= Beginning of Section =

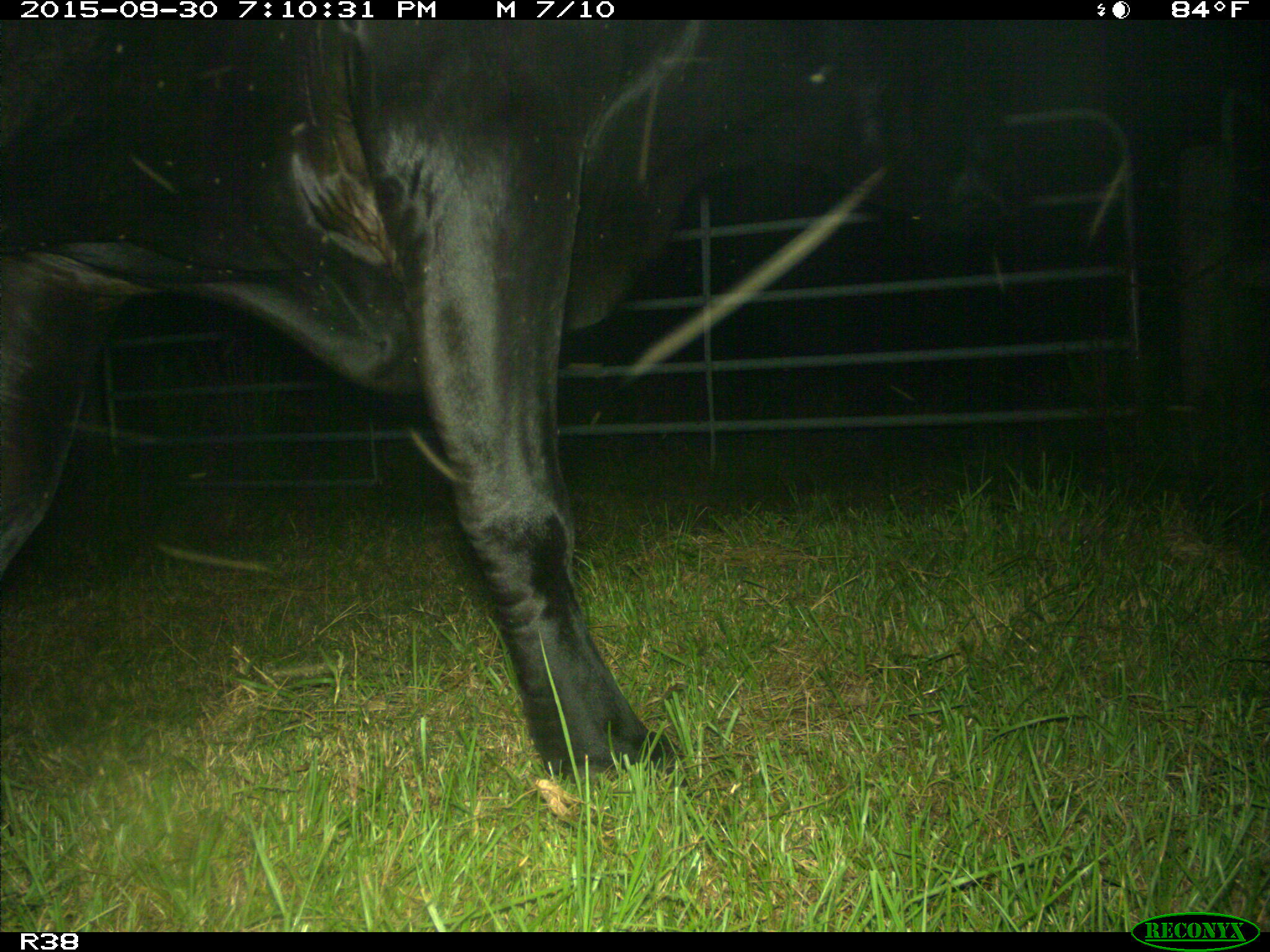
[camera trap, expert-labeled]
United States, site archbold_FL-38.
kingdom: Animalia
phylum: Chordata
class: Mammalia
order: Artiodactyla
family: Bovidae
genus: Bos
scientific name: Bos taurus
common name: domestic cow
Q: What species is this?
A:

= End of Section =

*WORK ORDER*
Give an exact copy of every line from the one holding "class: Mammalia" through the end of the records, both included, and no other lines.

*RESULT BELOW*
class: Mammalia
order: Artiodactyla
family: Bovidae
genus: Bos
scientific name: Bos taurus
common name: domestic cow
Q: What species is this?
A:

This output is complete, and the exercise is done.